Facebook recently announced another round of changes to its privacy policy that’s got some folks concerned. The short version, for those who prefer not to follow links, goes something like this: a group of pre-approved third party applications will be given permission to automatically siphon your data should you or one of your facebook friends visit it. This basically means you may click on a link and discover a website that already knows who you are (plus your date of birth, location, sexual preference and political allegiances, should you have put such things in your profile and left them accessible to others). To be fair to facebook, you don’t have to be involved with this, but the default settings will make it possible unless you specifically go and set your profile to opt out of the option.
I first joined facebook for work reason when I was working for Gen Con Australia in 2007. I avoided it for as long as possible, because even back then I was wary of the seductive qualities the social-networking gloss over what essentially seemed to be a massive data-sink collecting personal information about the whole damn world. I stuck around after I stopped working for Gen Con Oz because the social-networking gloss does have its good points, but I was always pretty wary about what I agreed to and what it I didn’t. Despite all this, the proposed changes don’t really bother me that much. The facebook privacy policy has always been a worrying document full of potential abuses, but one of the realities of living in a computer-mediated world is giving up the idea of a private self and hoping for the best. I may take steps to mitigate exactly how much I give away, albeit fairly lazy and probably ineffective ones given my relatively lax understanding of privacy law on an internation scale, but I’m also somewhat at ease with the basic principle of exposure that’s at work in the internet in general and social networking sites in particular.
Not happy about, but at ease. Presumably I’ll hit a point where I’m not, eventually. I suspect there will probably be even a bunch of stories written while I sort out my feelings on it, but I’ll deal with that when I come to it. Right now, the thing that really interests me about the change in policy is actually the way it tracks towards a shift towards opting out as the default setting for our interaction with the world. It’s the same language that’s at work in things like the Google Books Settlement where authors were forced to make choices about not letting someone use their copyrighted work rather than giving someone permission to do so (which is, basically, an inversion of the system we’ve been using since the Berne Convention, near as I can tell).
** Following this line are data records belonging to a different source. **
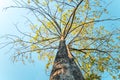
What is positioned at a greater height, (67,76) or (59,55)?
(59,55)

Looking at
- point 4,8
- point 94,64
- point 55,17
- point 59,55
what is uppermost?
point 4,8

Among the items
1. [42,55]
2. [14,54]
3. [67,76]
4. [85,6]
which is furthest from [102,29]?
[67,76]

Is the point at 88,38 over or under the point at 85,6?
under

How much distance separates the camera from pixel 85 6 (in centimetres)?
1223

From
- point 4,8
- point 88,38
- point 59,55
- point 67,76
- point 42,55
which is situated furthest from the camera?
point 42,55

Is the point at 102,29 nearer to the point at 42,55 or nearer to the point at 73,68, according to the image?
the point at 42,55

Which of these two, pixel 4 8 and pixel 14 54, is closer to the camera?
pixel 4 8

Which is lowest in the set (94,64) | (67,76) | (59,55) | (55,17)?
(94,64)

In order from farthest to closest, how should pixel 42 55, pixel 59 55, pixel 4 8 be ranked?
pixel 42 55 < pixel 4 8 < pixel 59 55

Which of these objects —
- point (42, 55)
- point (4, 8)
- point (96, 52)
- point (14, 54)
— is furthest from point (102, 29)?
point (4, 8)

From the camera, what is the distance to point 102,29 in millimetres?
14477

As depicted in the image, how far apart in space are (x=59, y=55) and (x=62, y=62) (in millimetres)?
498

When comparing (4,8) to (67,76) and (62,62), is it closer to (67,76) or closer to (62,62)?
(62,62)

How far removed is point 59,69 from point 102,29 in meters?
8.27
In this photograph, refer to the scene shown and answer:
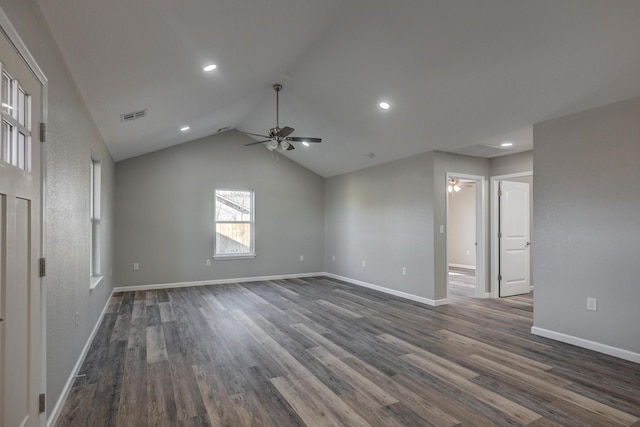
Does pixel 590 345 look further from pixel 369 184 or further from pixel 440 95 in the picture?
pixel 369 184

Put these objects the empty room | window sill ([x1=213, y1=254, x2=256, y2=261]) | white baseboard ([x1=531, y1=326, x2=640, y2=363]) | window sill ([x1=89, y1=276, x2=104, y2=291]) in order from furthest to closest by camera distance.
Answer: window sill ([x1=213, y1=254, x2=256, y2=261]) → window sill ([x1=89, y1=276, x2=104, y2=291]) → white baseboard ([x1=531, y1=326, x2=640, y2=363]) → the empty room

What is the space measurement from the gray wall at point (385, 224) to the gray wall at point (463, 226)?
11.3 feet

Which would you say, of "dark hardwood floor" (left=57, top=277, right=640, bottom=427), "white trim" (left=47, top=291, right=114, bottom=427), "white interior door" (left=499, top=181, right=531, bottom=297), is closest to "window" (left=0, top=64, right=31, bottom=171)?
"white trim" (left=47, top=291, right=114, bottom=427)

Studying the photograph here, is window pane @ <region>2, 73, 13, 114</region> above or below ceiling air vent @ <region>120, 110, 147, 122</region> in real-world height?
below

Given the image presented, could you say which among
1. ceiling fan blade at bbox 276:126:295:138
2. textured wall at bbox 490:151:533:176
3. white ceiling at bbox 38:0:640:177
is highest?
white ceiling at bbox 38:0:640:177

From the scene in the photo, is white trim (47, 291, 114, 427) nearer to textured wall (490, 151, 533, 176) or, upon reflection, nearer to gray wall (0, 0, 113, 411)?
gray wall (0, 0, 113, 411)

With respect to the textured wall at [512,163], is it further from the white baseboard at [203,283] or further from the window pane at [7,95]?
the window pane at [7,95]

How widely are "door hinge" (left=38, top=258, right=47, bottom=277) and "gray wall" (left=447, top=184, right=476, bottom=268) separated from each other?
901cm

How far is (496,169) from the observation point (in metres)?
6.06

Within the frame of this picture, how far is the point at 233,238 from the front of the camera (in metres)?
7.55

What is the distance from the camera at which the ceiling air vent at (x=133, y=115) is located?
13.1 ft

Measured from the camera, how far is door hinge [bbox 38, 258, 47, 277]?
75.6 inches

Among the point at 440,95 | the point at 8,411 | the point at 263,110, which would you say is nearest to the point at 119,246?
the point at 263,110

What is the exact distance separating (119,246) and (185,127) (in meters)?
2.70
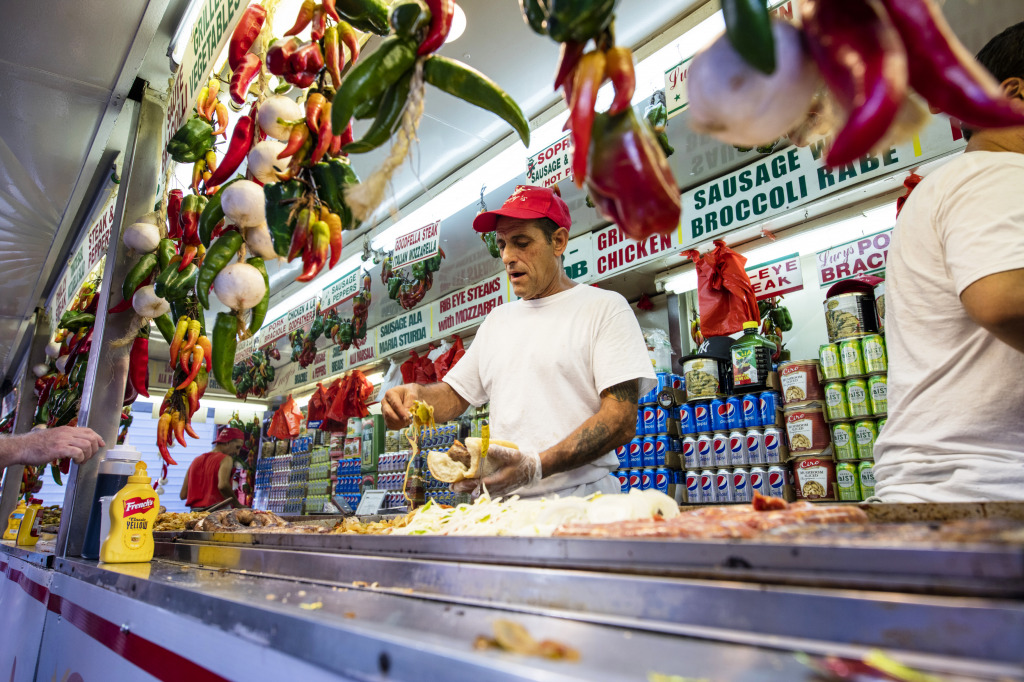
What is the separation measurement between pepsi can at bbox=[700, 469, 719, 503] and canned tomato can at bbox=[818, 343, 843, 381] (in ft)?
3.24

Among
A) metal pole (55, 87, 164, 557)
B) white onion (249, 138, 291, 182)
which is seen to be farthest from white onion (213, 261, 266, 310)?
metal pole (55, 87, 164, 557)

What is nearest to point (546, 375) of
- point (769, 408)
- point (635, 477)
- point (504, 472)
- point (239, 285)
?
point (504, 472)

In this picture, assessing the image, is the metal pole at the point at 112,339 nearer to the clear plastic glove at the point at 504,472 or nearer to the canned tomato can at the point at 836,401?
the clear plastic glove at the point at 504,472

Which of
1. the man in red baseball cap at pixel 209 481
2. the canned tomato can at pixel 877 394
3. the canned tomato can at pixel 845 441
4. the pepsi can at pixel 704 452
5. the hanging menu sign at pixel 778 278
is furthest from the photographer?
the man in red baseball cap at pixel 209 481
I suspect it’s something that’s going to happen more and more often in the next couple of years, this aimless agreeing to things because we aren’t aware that we need to say otherwise, especially since there’s whole generations of people who are used to skimming the privacy policies and conditions of use that pop up (although, presumably, we’ll hit a point where you’re assumed to have agreed to those too).
The future appears to be in choosing not to do something, rather than choosing to do it.
Edit: Until then, may I suggest Dave Graney’s Rock and Roll is Where I Hide as a tonic to the inevitable exestential crisis that occurs when one starts thinking too hard about the perils of having no privacy.